Do que muda sem se calar

Até ontem eu não era eu e não me lembro bem quem eu era. Queria sentir saudades de mim pra poder resgatar um pedaço de quem fui. Mas sou cada vez mais presente. O passado me marca no real do corpo e é por isso que sei que vivi. Os desenhos que o tempo faz no meu rosto, com cada vez mais ânimo, é que dizem da minha idade. Eu seria capaz de dizer que nasci há 5 minutos. Sou cada vez menos feita de passados. Logo eu, que tenho uma memória tão boa. A vida marca cada vez mais o meu corpo e cada vez menos a minha alma. Há um descolamento entre corpo e alma que dói menos a cada dia. Eu gosto da dor, gosto de dores que não doem. Gosto de tudo aquilo que me lembra que estou viva. Cada vez preciso menos escrever, isso me assusta. Não sou  quem pensei que eu fosse um dia. Não sou mais quem eu pensei que sempre seria. Não há em mim nenhum traço que permanece, a não ser os que o tempo desenha no meu corpo. O que há de mais antigo em mim é uma celulite no glúteo direito. O resto é tudo novo, e o novo me acende a vontade de renovar ainda mais, e a vontade exacerbada de me ultrapassar a todo o momento me deixa assustada, e o susto já não vem mais com o medo, agora o susto aparece inundado de desejo de querer mais, e eu tento parecer com quem eu era, por costume, ou pra não assustar as pessoas, ou por realmente não saber o que fazer com quem sou hoje.
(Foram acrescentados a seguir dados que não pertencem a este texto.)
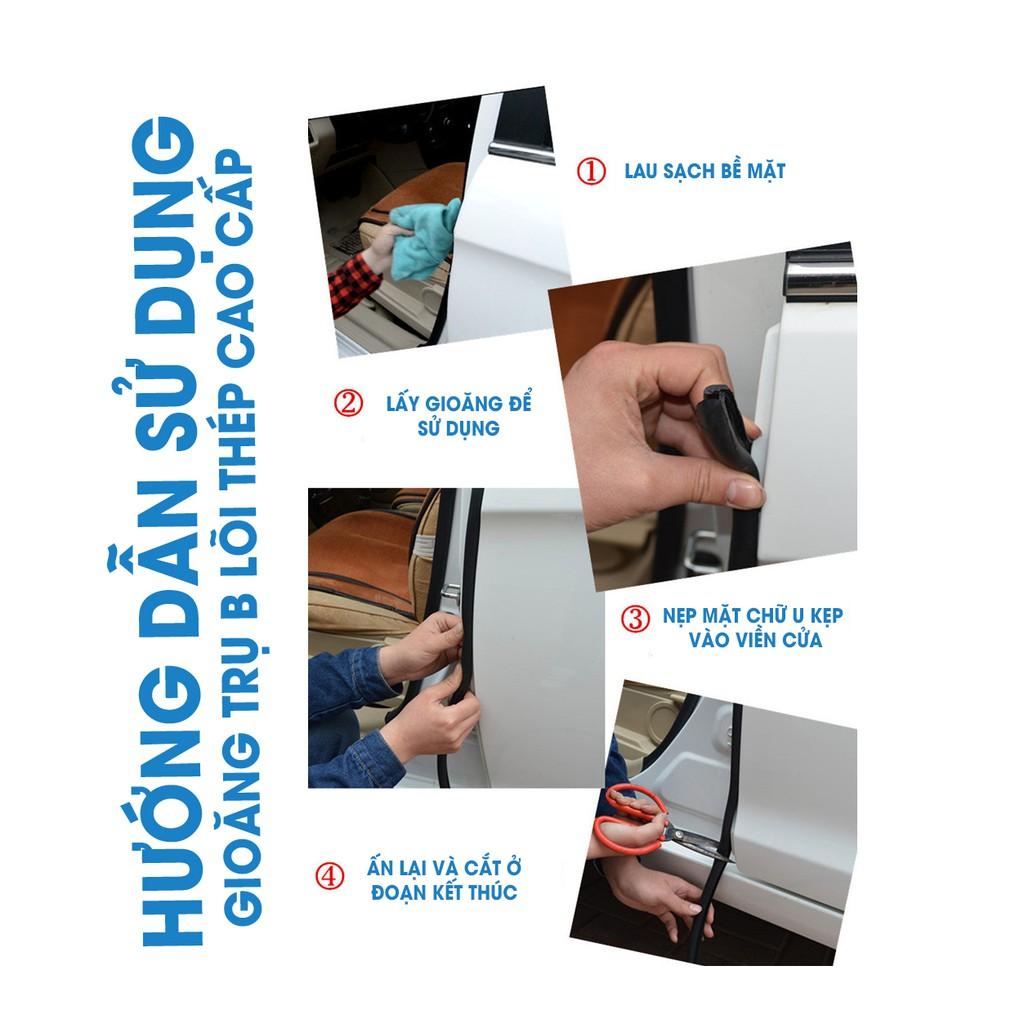 HƯỚNG DẪN SỬ DỤNG
GIOĂNG TRỤ B LÕI THÉP CAO CẤP

① LAU SẠCH BỀ MẶT

② LẤY GIOĂNG ĐỂ SỬ DỤNG

③ NẸP MẶT CHỮ U KẸP VÀO VIỀN CỬA

④ ẤN LẠI VÀ CẮT Ở ĐOẠN KẾT THÚC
Não adianta eu aprender a lidar comigo hoje, amanhã serei outra, e depois outra, e depois outra, e talvez em algum momento algo meu se fixe a mim.

6 comentários:

Ferr disse...

Você muda, muda e continua incrível.
Amo ler teus textos!
As vezes meio confusos e rápidos demais. Difícil entrar no teu ritmo de vivências mas é muito bom. Penso que tua alma é velocista menina.

Danelize Gomes disse...

Grande qualidade a sua de ser uma a cada dia, isso é um dom. Você ainda precisa se descobrir por inteira pra uma de ti se prender.
E aí então, teu corpo e alma serão um só.
Beijo, sua linda!

Unknown disse...

A cada dia você escreve melhor, incrível a facilidade que tem de brincar com as palavras falando muito de si e ao mesmo tempo de um todo que nos cerca, obrigada pela partilha.

insonne disse...

Há tempos não vinha falar com ela/você, talvez pelo motivo de você não nos ter falado.
Embora não tenha marcas pelo corpo, minha alma está cheia delas. Queria ter sua sorte de não tê-las.
Dores nem sempre nos faz sentir vivos.
E embora tudo se fazendo novo, nós somos mesmo feitos de passados, de ontem's.
E que teus passados, e teus recomeços não lhe roubem o desejo de escrever. Que o novo que te bate a porta lhe traga também inspiração para falar por aqui.
Lindo texto Alícia!

Mente Hiperativa disse...

Mudar, mudar, sem jamais perder a essência mutante! Quem está aberto à mudança vive um eterno aprendizado, uma reprogramação constante que leva a uma enorme riqueza e, sobretudo, a uma imenso poder de entendimento do outro. Admiro quem muda, quem passeia por diversas possibilidades e se permite conhecer um pouco de cada coisa, ou muito de várias delas. A cada mudança, um gole de sabedoria.

Beijo

Graça Pereira disse...

Há muito que não passava por aqui...estive ausente !
Um texto soberbo que me assustou um pouco...porque parece roupa certinha para o meu corpo!
É bom mudar e a vida se encarrega disso...o importante é a alma ser sempre a mesma...então podemos ter todas as idades que quisermos..é só uma questão de sintonizarmos a onda.
Quero voltar aqui e ler mais coisas tuas...daquelas que fogem mas deixam um sentimento.